====== Extracted entries ======
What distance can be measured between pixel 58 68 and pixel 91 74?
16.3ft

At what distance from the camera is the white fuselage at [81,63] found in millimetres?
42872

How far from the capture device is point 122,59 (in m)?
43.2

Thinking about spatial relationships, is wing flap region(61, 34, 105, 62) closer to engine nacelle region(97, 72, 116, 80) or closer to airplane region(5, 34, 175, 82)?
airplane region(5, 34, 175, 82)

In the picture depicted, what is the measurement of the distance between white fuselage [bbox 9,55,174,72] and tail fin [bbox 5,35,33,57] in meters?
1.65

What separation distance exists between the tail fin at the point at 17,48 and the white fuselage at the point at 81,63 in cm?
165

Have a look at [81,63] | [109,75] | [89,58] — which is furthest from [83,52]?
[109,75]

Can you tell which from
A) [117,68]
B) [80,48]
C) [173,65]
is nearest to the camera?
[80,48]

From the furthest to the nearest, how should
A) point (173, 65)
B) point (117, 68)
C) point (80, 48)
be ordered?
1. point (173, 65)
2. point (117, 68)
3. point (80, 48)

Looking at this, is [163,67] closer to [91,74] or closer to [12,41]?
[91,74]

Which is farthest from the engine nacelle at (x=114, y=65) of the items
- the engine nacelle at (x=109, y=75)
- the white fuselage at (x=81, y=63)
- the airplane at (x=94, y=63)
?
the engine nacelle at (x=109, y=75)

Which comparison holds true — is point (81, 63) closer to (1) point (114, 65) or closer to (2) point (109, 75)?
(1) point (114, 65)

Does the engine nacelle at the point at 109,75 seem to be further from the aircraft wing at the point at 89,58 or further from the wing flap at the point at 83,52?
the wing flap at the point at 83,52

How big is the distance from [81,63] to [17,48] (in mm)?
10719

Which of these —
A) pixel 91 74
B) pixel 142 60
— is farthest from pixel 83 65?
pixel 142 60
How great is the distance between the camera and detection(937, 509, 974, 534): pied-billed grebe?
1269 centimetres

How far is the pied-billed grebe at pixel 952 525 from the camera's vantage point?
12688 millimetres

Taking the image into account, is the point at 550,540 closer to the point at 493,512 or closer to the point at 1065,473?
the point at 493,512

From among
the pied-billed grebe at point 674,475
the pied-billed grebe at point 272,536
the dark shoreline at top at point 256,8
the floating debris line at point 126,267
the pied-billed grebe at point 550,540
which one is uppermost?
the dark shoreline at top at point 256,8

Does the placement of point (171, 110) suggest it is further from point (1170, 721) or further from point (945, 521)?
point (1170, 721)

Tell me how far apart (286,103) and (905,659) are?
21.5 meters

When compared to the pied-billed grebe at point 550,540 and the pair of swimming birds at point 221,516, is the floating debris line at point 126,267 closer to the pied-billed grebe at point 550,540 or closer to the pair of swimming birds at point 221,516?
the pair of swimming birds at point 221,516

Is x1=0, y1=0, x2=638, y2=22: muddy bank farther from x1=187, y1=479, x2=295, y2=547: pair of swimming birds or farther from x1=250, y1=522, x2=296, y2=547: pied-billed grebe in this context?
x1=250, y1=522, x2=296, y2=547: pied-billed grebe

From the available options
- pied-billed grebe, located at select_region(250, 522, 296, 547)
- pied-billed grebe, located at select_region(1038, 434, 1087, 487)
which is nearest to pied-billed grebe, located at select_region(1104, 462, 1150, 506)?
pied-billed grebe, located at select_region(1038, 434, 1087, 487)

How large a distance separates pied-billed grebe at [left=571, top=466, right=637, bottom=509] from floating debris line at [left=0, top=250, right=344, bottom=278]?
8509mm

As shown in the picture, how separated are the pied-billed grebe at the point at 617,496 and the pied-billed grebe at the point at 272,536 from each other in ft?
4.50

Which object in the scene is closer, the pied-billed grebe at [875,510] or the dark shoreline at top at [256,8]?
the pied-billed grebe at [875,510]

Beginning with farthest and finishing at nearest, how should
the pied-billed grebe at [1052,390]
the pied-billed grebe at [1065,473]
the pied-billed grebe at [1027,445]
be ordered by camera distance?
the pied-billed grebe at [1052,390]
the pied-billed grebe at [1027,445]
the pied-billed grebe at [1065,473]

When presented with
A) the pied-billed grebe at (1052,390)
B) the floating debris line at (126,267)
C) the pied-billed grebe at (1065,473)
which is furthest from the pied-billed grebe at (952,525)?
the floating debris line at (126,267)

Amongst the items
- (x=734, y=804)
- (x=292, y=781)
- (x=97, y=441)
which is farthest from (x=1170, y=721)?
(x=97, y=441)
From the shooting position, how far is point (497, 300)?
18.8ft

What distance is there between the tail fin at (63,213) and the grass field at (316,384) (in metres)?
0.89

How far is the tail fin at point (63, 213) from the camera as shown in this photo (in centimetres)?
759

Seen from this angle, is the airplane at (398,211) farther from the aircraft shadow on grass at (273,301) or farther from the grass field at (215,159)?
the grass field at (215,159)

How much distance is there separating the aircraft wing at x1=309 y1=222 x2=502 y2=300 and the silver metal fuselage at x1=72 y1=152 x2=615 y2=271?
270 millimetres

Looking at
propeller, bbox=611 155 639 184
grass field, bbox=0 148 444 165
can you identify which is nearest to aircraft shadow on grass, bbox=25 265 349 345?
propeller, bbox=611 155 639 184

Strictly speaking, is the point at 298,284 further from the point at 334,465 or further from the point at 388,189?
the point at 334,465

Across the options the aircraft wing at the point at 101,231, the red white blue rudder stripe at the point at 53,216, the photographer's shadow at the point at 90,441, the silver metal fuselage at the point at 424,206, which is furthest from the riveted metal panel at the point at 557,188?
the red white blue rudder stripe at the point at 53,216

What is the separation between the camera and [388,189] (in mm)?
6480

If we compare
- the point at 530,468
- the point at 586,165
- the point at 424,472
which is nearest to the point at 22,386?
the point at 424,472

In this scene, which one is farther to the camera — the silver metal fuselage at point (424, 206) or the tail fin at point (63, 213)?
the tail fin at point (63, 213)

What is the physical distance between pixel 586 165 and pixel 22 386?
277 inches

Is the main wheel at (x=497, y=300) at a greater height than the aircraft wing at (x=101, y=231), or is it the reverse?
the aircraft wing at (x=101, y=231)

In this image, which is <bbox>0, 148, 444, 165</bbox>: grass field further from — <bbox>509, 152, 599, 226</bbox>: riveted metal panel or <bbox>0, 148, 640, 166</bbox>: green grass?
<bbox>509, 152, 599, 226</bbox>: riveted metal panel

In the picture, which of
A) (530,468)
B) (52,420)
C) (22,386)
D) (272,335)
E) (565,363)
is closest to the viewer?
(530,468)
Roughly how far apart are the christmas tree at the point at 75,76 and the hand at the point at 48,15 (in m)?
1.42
======
Please echo the entries from the line with "Seen from this" up to and including the line with "270 millimetres", reproducing each one exactly.

● **Result for this task**
Seen from this angle, is the airplane at (398,211) farther from the aircraft shadow on grass at (273,301) or farther from the grass field at (215,159)?
the grass field at (215,159)

How much distance is there separating the aircraft wing at x1=309 y1=222 x2=502 y2=300 and the silver metal fuselage at x1=72 y1=152 x2=615 y2=271?
270 millimetres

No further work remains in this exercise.